- _YOUR TASK_
Continue the profile of Nick Roe and prime brokerage below, picking up right after its final paragraph.

-- EXTRACT follows --

Roe, Nick

Managing Director and Global Head of Prime Finance • Citi When Nick Roe first entered the prime brokerage industry in London in 1994, the business was not a complicated one. "The collateralized lending was very basic, but that was the value

Inducted: 2013

Managing Director and Global Head of Prime Finance • Citi

Nick RoeWhen Nick Roe first entered the prime brokerage industry in London in 1994, the business was not a complicated one. “The collateralized lending was very basic, but that was the value proposition,” says the man who is now global head of prime finance at Citi in London. It was only the decision of former Magellan Fund superstar Jeff Vinik to set up a hedge fund that prompted Morgan Stanley to develop hedge fund start-up and prime brokerage capabilities in London at all. They were part of the price of winning his business, or so says Nick Roe, and he should know: He was working there at the time.

Once Goldman Sachs entered the business as well, adds Roe, prime brokerage evolved quite quickly into its classic form, in which financing was commoditized and competitive differentiation was sought among so-called “value-added” services offered on a consultancy basis. “That changed last year, when all of sudden balance sheet became available only at a premium again,” explains Roe. “Now we are back to who has the bigger balance sheet, who can cover the most markets, and who can help distribute assets into these funds. Capital introduction has become a capital raising function again. When we talk to hedge funds, the most important thing to them is getting assets in the door-and they are willing to pay for that. The business has gone back, in some respects, to where we were in 1994, when funding and balance sheet and capital raising were the priorities.”

 But Roe thinks the business will be different in future in one important respect, stemming from the renewed emphasis on counterparty risk and the security of assets. “The challenge now is to offer other services at the bank across the life cycle of the transaction with the prime brokerage platform,” he explains. “How do you join up the financing with execution services right the way through to custody and fund administration? How do you deliver the firm to institutional investors as well as the hedge funds?”

-- EXTRACT concluded --
-- EXTRACTED DATA follows --

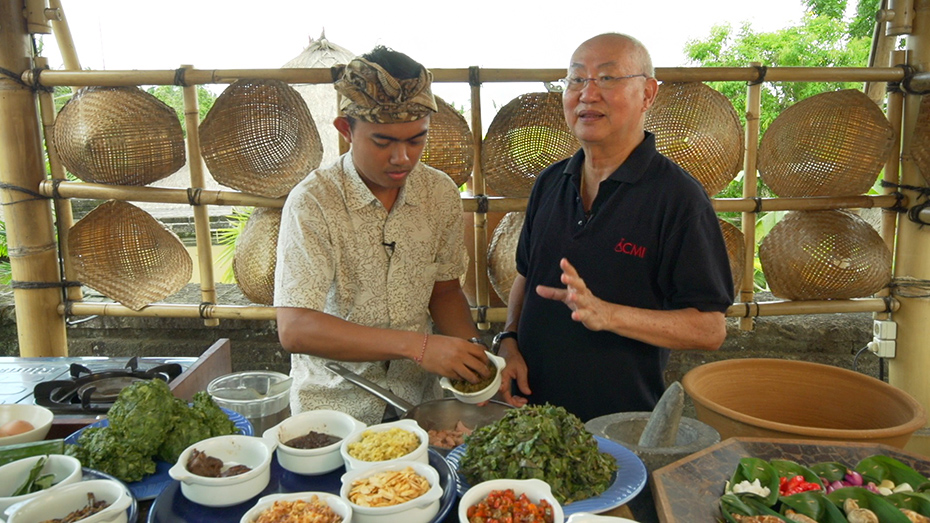 Gareng_Asem _Chef_Agus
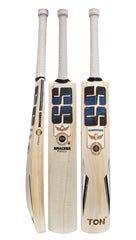 SS GG Smacker Punch English Willow Cricket Bat - SH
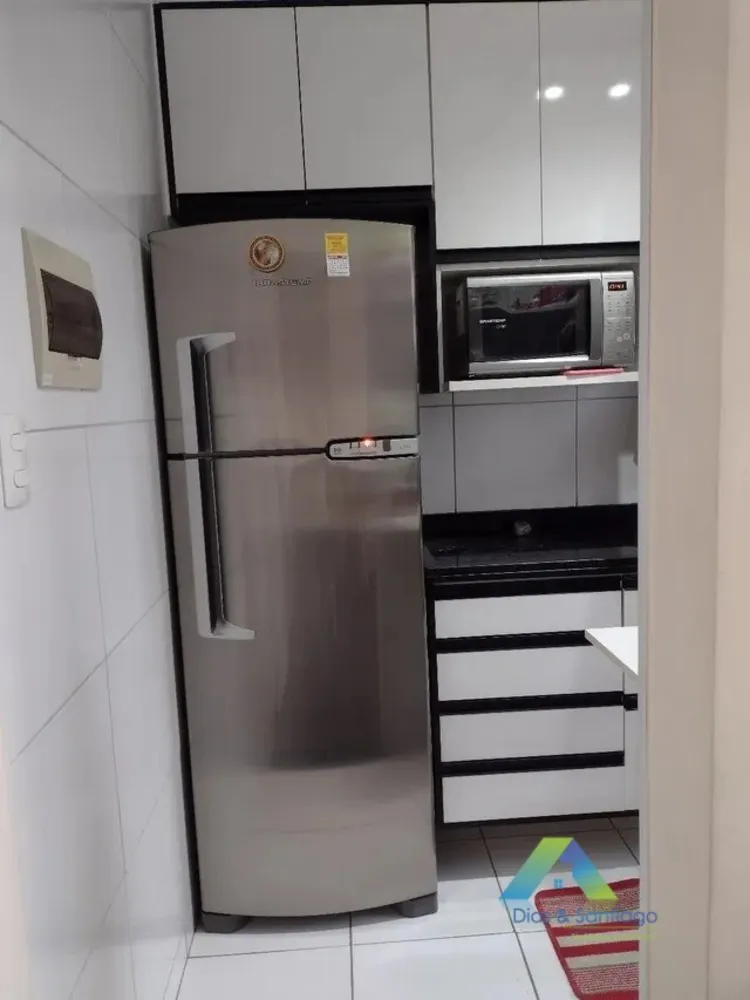 Apartamento, 2 quartos, 50 m² - Foto 10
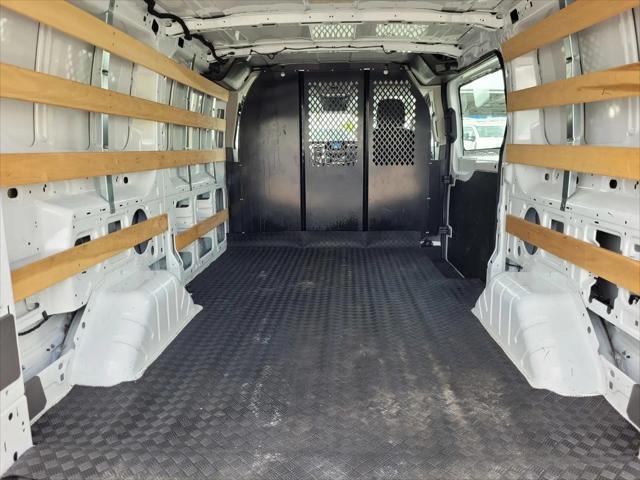 2024 Ford Transit Cargo Van T-250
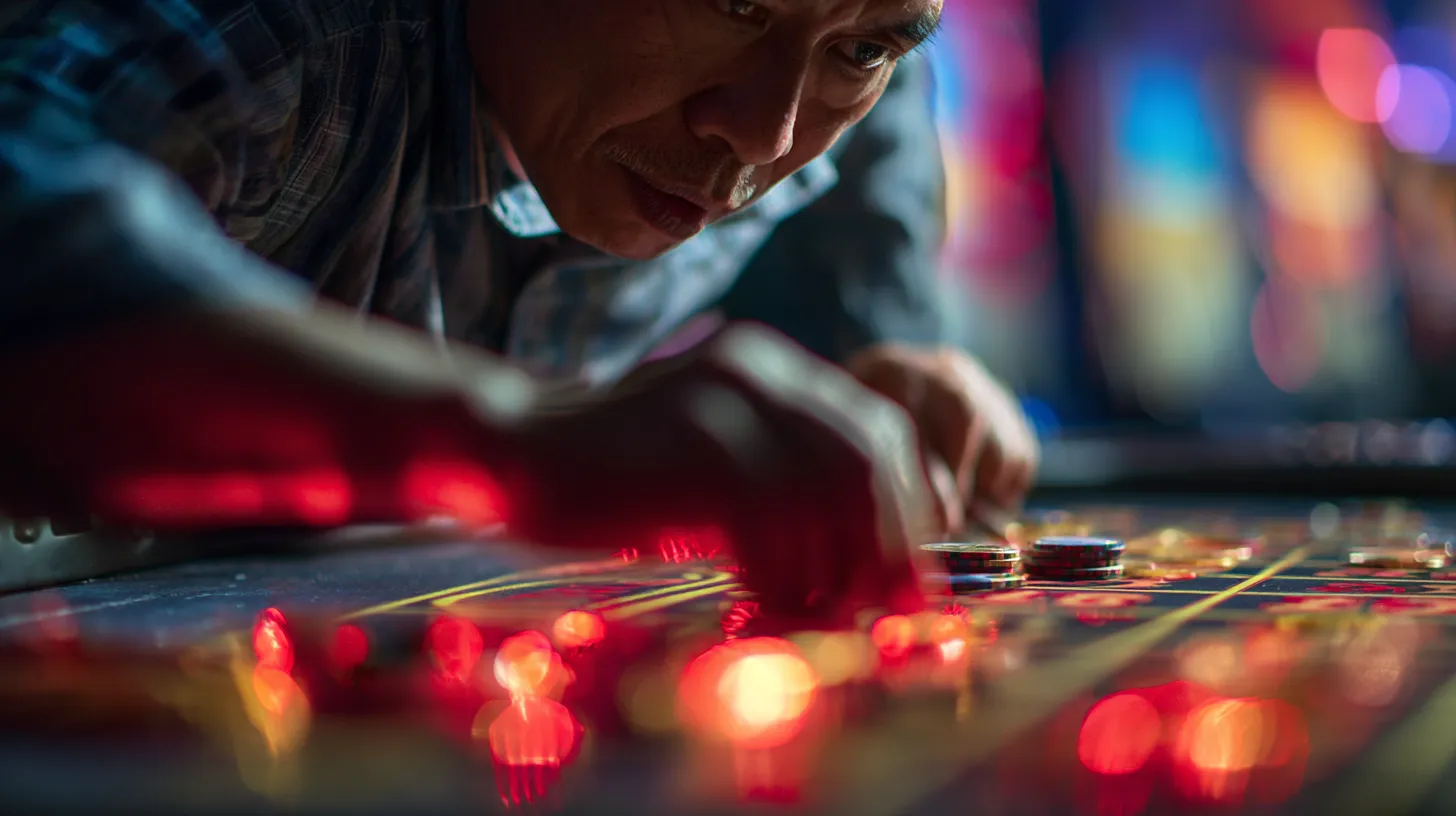 Khám Phá Jun888: Dịch Vụ Xổ Số Hàng Đầu Tại Việt Nam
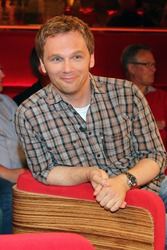 'Tietjen und Hirschhausen' Talkshow, Hannover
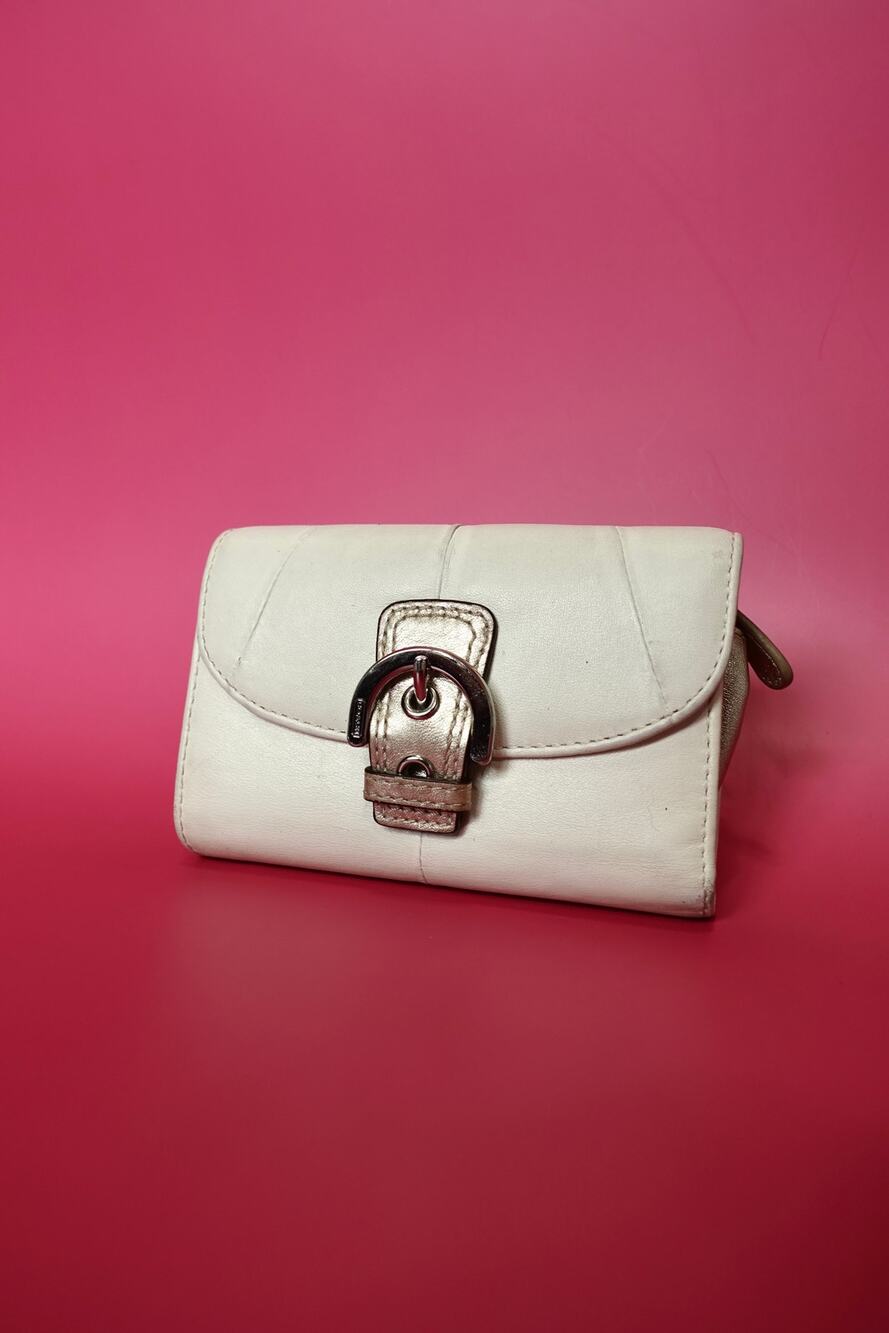 Coach Soho Wallet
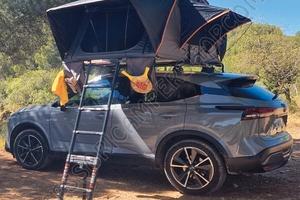 TENDA DA TETTO STAR NIGHT SOPLAIR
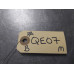 #QE07 Left Cylinder Head For 06-10 Chevrolet Silverado 2500 HD  6.6 12690608 Diesel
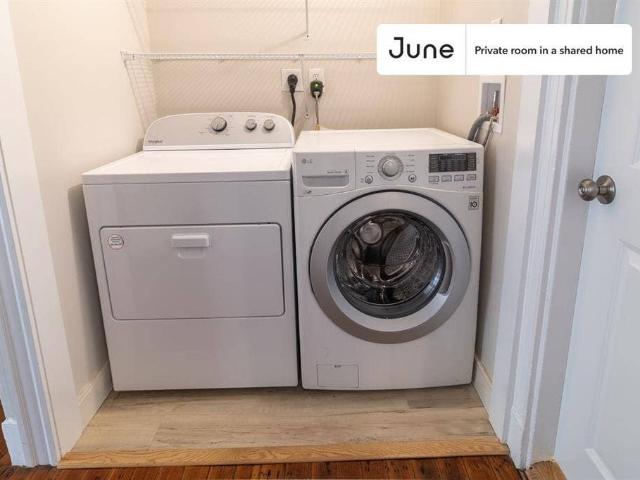 Room for rent in Boston, Massachusetts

-- EXTRACTED DATA concluded --

- _REPLY_
Finding answers to those questions is exactly what Roe is now working on at Citi. Luckily he understands well the ex-Bisys offering that is at the heart of the Citi hedge fund administration service-because it is based on the platform built by Hemisphere, a firm with which Roe established an alliance when he was in the prime brokerage group at Morgan Stanley in the years before it was sold to Bisys.

Roe is also working with Neeraj Sahai, the head of securities and fund services at Citi in New York. He acknowledges the obstacles that stand in the way of integrating execution, prime brokerage, securities financing, fund administration and custody. “Legacy technology, philosophical differences between institutional client processes and hedge fund client processes, the market is changing so quickly and therefore firms need to adjust more quickly to take advantage,” he says. “Not many firms can bring different businesses together effectively to a market advantage as traditionally banking has always encouraged people to think about their own P & L. At Citi that has changed under the leadership of Vikram and John.”

But Roe is more concerned about ensuring that the costs of offering an integrated service are proportional to the scale of the opportunity. However, he believes that the managerial and organizational mood at Citi is more favorable to creating a unique partnership offering than at any time since he joined the company four years ago. The opportunity that exists at Citi is what keeps Nick Roe motivated. “The skill set I have is process oriented,” he explains. “I like changing things, devising strategies, and executing. My strength is business planning, and executing on the plan, and implementing a sound process. I am happy to make tough decisions, but I am not very good just sitting on top of something that needs no change. If I am sitting on top of something which works well, I start looking for different opportunities.”

That aptitude for getting on with things must owe something to the fact that-unusually in modern financial markets-Nick Roe did not waste three or four years collecting a university degree. After leaving Queen Mary’s College in Basingstoke-he was born and brought up in nearby Winchester-he started work, and helped his brother through the final stages of his physics PhD at Imperial College. This was a major public service, for Shaun Roe is now a senior physicist at the CERN laboratory in Switzerland, writing the software for the Large Hadron Collider. The priorities of Nick Roe at the time are evident in the fact that he picked up the job as an IT expert-cum-controller at Merrill Lynch International in London by walking into the offices of a recruitment consultant.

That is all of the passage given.